THERE is clearly no stopping Sunderland defender Conor McLaughlin – in more ways than one.

The 29-year-old reported for Black Cats duties after a hectic few days of travelling across Europe with Northern Ireland.

It was a case of planes, erm, team coaches and automobiles for McLaughlin after pitting his wits against Erling Haaland’s Norway in the Nations Cup.

But with the prospect of starting his first senior Sunderland league game since a 1-0 defeat at Gillingham last December, nothing was going to get in his way.

And it was his return to frontline club duties that really spoke volumes of this comeback kid’s mettle rather than his efforts making his way back to Wearside from Scandinavia.

Indeed, that multi-legged journey from Wednesday night’s game in Oslo was nothing compared to his journey from being out in the cold on Wearside.

“It’s been a bit of a whirlwind with all the travelling,” said McLaughlin, after Sunderland maintained their strong start to the season with another win at Swindon’s County Ground.

“We flew back into Belfast at four o’clock in the morning.
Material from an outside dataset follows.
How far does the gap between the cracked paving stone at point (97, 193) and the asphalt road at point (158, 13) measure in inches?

Then it was back to Newcastle at five o’clock. There was a bit of light training on Friday, catching with the pre-match analysis but that was no big deal at all because I was just glad to be back in the team.”

The international break benefited McLaughlin and Sunderland as a whole as he made an assured defensive display, first at wing-back and then centre-back after Jordan Willis went off injured.

It was like he had never been away as McLaughlin made light of the fact that he was struggling to get a look-in under manager Phil Parkinson.

That was because a move from Millwall in July 2019 had taken an ominous turn for the worse thanks to a shaky start in Sunderland colours.

“Mentally, it’s been tough,” McLaughlin said. “I didn’t do myself justice last season in terms of performances. Football, as they say, is all about confidence and last season I made a few mistakes and my head went down.

“So it’s not been easy but I just had to keep believing in myself as a player, remember the standards I’d set in the past and know I’ve got what it takes to prove myself again

“Not being able to get into the first team was hard to take but you just keep working hard to make sure you get your chance again. Now I’m back in there it will require even more hard work to stay in there because we’ve got a strong squad which will always be the case at a club of Sunderland’s stature.”

McLaughlin looked accomplished alongside the re-assuring figure of Bailey Wright and deserves credit for ensuring goalkeeper Lee Burge did not have a shot to save until stoppage time.

It was Sunderland’s third clean sheet of their League One campaign and now the Black Cats are one of only two clubs able to boast an unbeaten record alongside leaders Ipswich Town.

After a solid, methodical start, the visitors eased their way to victory in Wiltshire after breaking the deadlock in the 37th minute through Charlie Wyke.

He volleyed in his first league goal this season following Lynden Gooch’s cross and his team-mates never looked back

The outstanding passage of play resulted in Sunderland’s second goal, when Chris Maguire slotted home a 57th-minute penalty.

It all began when substitute Jack Diamond turned defence into attack when he won possession just outside the penalty area. Max Power sent Maguire free with a sublime pass only for former Boro defender Jonathan Grounds to illegally halt his run and the striker coolly converted the resultant spot-kick.

Swindon manager Richie Wellens rallied his players and they raised their game, but Parkinson countered their upturn in energy and enthusiasm with reinforcing his defence.

Wyke and Maguire caught the eye by taking turns at dropping back to frustrate the hosts, and for McLaughlin, the strikers’ work-rate typified a togetherness that bodes well for the future.

“We’ve got a really good dressing room,” McLaughlin added.